* **Exercise prompt**: Each entry needs to be reproduced verbatim.

Data records:
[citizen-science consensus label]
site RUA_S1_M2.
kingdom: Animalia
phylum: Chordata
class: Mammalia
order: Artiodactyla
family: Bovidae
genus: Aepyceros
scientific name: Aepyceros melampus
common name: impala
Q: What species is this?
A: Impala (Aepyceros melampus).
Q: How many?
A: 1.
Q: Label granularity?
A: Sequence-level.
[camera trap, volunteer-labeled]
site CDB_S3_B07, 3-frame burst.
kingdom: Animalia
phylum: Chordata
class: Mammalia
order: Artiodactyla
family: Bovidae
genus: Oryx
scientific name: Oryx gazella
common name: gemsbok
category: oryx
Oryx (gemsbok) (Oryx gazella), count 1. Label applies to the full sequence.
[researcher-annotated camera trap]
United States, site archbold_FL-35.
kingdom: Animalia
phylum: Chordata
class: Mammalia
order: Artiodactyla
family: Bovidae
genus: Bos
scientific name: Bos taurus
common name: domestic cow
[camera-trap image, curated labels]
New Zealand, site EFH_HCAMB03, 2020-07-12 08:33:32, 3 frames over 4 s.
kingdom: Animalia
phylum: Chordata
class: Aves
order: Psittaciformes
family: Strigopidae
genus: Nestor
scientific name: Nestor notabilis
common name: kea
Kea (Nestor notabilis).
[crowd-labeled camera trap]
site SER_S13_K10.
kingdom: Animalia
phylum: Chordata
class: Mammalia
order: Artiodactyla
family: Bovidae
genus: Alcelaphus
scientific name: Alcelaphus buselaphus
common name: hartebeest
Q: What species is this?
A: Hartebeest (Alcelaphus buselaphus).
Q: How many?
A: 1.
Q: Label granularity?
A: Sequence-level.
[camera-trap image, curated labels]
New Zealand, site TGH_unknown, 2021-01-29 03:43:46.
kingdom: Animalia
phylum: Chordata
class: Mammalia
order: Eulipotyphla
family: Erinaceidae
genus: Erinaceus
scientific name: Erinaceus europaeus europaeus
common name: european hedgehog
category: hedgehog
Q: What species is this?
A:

* **Response box**:
[citizen-science consensus label]
site RUA_S1_M2.
kingdom: Animalia
phylum: Chordata
class: Mammalia
order: Artiodactyla
family: Bovidae
genus: Aepyceros
scientific name: Aepyceros melampus
common name: impala
Q: What species is this?
A: Impala (Aepyceros melampus).
Q: How many?
A: 1.
Q: Label granularity?
A: Sequence-level.
[camera trap, volunteer-labeled]
site CDB_S3_B07, 3-frame burst.
kingdom: Animalia
phylum: Chordata
class: Mammalia
order: Artiodactyla
family: Bovidae
genus: Oryx
scientific name: Oryx gazella
common name: gemsbok
category: oryx
Oryx (gemsbok) (Oryx gazella), count 1. Label applies to the full sequence.
[researcher-annotated camera trap]
United States, site archbold_FL-35.
kingdom: Animalia
phylum: Chordata
class: Mammalia
order: Artiodactyla
family: Bovidae
genus: Bos
scientific name: Bos taurus
common name: domestic cow
[camera-trap image, curated labels]
New Zealand, site EFH_HCAMB03, 2020-07-12 08:33:32, 3 frames over 4 s.
kingdom: Animalia
phylum: Chordata
class: Aves
order: Psittaciformes
family: Strigopidae
genus: Nestor
scientific name: Nestor notabilis
common name: kea
Kea (Nestor notabilis).
[crowd-labeled camera trap]
site SER_S13_K10.
kingdom: Animalia
phylum: Chordata
class: Mammalia
order: Artiodactyla
family: Bovidae
genus: Alcelaphus
scientific name: Alcelaphus buselaphus
common name: hartebeest
Q: What species is this?
A: Hartebeest (Alcelaphus buselaphus).
Q: How many?
A: 1.
Q: Label granularity?
A: Sequence-level.
[camera-trap image, curated labels]
New Zealand, site TGH_unknown, 2021-01-29 03:43:46.
kingdom: Animalia
phylum: Chordata
class: Mammalia
order: Eulipotyphla
family: Erinaceidae
genus: Erinaceus
scientific name: Erinaceus europaeus europaeus
common name: european hedgehog
category: hedgehog
Q: What species is this?
A:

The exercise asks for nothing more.